As I was completing my third re-watch of The Wire this past weekend, a thought struck me: I really am in an incredibly lucky position. Both because of my refined Scandinavian-Canadian features and the social privilege that accompanies them, and because I have a humble, astute nature that allows me to realize this fact.
I like to think of myself as an open-minded type of man, capable of self-analysis and evolution. Currently a recovering misogynist, I feel I’ve demonstrated this capacity consistently, trading my violent pornography addiction for an aesthetic fixation on tasteful black-and-white nudes of skinny white women. Not unlike a reverse Warren Farrell, if I may be so bold. While I wouldn’t be so bold as to call myself a ‘feminist,’ now when I go to a gay bar to pick up girls who came to a gay bar to not get picked up, I make sure they are aware of this, so they know that they are safe with me. Their appreciation for this is evident on their faces, or at least I believe it would be in better lighting.
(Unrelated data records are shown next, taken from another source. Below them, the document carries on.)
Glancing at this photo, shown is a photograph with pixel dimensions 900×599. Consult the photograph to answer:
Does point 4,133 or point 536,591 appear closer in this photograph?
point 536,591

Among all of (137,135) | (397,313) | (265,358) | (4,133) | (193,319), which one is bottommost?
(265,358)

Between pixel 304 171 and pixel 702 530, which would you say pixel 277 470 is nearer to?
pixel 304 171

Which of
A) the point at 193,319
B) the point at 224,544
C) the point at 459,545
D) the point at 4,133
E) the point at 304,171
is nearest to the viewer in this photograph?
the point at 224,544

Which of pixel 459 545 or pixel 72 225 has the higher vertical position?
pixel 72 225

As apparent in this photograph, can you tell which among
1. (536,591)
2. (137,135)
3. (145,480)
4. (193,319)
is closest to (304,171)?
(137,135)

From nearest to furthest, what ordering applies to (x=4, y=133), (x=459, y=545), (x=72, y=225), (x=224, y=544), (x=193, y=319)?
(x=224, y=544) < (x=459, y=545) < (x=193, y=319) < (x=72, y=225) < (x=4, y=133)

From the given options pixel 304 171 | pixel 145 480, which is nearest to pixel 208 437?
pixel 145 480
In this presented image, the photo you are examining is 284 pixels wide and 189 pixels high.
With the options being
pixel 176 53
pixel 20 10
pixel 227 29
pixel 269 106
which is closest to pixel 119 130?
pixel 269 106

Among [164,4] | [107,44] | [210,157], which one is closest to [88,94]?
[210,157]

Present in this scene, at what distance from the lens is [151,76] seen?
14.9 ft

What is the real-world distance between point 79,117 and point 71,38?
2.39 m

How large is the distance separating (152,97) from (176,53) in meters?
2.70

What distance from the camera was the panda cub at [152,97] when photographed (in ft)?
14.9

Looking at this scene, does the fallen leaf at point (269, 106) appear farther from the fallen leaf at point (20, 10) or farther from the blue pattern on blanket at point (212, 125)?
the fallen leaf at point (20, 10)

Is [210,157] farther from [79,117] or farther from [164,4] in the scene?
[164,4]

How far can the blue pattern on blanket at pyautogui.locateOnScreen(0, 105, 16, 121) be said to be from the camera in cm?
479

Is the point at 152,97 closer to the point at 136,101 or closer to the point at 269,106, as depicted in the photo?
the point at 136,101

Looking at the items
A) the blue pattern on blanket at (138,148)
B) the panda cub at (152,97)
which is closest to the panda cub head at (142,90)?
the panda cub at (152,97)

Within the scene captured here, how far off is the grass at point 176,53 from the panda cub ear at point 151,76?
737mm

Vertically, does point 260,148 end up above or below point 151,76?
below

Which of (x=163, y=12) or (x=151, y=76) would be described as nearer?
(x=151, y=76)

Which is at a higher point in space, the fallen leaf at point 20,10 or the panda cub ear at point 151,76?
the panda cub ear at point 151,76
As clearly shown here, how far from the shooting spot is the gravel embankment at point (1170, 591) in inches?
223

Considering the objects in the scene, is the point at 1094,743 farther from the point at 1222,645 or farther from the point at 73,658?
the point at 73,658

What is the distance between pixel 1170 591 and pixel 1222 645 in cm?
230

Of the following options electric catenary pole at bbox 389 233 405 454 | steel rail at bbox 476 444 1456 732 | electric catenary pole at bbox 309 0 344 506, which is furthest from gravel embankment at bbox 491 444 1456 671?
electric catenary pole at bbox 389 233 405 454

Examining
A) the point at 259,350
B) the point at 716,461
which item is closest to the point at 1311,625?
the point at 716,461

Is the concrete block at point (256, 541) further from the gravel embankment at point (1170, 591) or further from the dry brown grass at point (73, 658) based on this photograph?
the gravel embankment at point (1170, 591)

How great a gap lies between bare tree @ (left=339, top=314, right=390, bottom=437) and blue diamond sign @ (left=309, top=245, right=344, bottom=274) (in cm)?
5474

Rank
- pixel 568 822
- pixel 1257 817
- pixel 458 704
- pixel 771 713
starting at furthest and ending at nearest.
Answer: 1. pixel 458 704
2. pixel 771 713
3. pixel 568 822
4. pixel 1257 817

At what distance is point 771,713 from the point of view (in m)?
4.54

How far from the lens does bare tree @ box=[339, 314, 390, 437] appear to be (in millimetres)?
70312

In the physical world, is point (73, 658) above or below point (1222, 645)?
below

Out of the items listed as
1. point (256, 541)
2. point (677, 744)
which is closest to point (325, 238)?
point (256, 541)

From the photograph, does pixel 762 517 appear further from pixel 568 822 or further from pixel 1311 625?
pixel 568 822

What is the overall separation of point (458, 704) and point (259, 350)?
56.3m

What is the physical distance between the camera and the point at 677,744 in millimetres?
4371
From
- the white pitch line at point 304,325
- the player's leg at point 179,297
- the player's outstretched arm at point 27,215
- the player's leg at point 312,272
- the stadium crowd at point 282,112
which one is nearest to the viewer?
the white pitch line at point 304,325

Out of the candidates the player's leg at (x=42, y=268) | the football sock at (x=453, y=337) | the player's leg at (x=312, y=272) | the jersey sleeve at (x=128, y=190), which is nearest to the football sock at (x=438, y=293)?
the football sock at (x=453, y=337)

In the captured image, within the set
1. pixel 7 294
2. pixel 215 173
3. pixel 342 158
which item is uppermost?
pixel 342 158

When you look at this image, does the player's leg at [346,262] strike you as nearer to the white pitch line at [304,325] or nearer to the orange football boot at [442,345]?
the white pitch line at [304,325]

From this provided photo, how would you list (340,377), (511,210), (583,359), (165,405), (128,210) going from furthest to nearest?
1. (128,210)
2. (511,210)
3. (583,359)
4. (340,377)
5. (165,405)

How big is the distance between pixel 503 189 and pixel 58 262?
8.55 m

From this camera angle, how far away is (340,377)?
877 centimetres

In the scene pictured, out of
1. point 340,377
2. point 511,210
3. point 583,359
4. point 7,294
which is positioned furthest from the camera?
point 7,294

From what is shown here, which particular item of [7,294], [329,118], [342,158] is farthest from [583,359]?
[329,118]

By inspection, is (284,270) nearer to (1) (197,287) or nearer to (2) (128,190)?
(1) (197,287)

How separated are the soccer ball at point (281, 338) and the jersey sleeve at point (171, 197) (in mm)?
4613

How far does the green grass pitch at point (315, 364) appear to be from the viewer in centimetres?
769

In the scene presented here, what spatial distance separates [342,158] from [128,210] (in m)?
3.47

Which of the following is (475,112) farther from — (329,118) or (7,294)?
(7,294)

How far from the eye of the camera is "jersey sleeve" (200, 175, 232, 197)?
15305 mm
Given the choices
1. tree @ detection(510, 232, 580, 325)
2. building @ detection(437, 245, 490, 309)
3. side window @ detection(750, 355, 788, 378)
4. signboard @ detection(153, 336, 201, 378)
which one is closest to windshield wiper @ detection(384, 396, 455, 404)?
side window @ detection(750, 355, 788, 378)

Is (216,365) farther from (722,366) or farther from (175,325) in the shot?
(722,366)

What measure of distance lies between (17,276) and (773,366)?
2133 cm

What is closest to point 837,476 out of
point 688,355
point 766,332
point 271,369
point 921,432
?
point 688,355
I can confidently cast an eye back at the history of North American civil rights and count myself as the ultimate product of this illustrious history: the self-aware white male. This is something I have discussed frequently (at least twice) with the carefully-curated coterie of non-white and LGBT chums I hang out with when my secondary school friends are too busy complaining about their Dragon Age: Inquisition love interests on Twitter. I really believe they’re coming around to my point of view.
Despite all of this, in light of recent events (including but not limited to the Charlie Hebdo massacre, the criminal censorship of Rogan and Franco’s masterpiece The Interview, and probably something else that’s happened since then – I don’t know, I wasn’t paying attention), I feel the need to abandon progressive orthodoxy to align myself with the side of Justice. While I am an important part of the continuing legacy of progress in racial relations, I also consider myself heir to an older tradition – that of the free thinker, in the vein of great men such as Jean-Jacques Rousseau, the American founding fathers, Louis CK, and Julian Assange. The same intellectually untethered nature that has allowed me to free myself from the shackles of white privilege is what allows me to rise above popular discourse and see the limitations of such constructs as critical race theory.
It is now that I declare we must set race aside, and defend the fundamental right to Free Speech. I call for the sleeping legions of Social Justice Warriors (and Mages, and Paladins) to log out of their Tumblr accounts and join me, hand in hand, as we defend the rights of established media institutions dominated by the voice of privileged people to criticize whatever they see fit. It is the job of comedy, after all, to critique the world indiscriminately, allowing humour that punches up, down, or whichever direction is necessary to make me laugh. Because in reality, there is no “up” or “down,” there is only humor that punches laterally. Are we not all equals as (wo)Men? Without luminaries such as Dane Cook, Carlos Mencia, and Jeff Dunham, where would we be? Really, who better to comment on the oppressive North Korean regime than the man who managed to bring lighthearted humour to the darkness that is accidentally impregnating a beautiful woman? And while certain aspects of Charlie Hebdo’s content might hurt the feelings of Muslims and French people of colour, it really reflects poorly on them to bring this up in discussions of the freedom of the press following the mourning of the massacre’s victims. Have they no thought for solidarity?
All I really want is to make a better, more rational world for the two-to-three adorable, mixed-race moppets I plan to sire at some point in my mid-30s, providing I can find an appropriately sexy half-Thai, half-black Art History grad student to be their mother.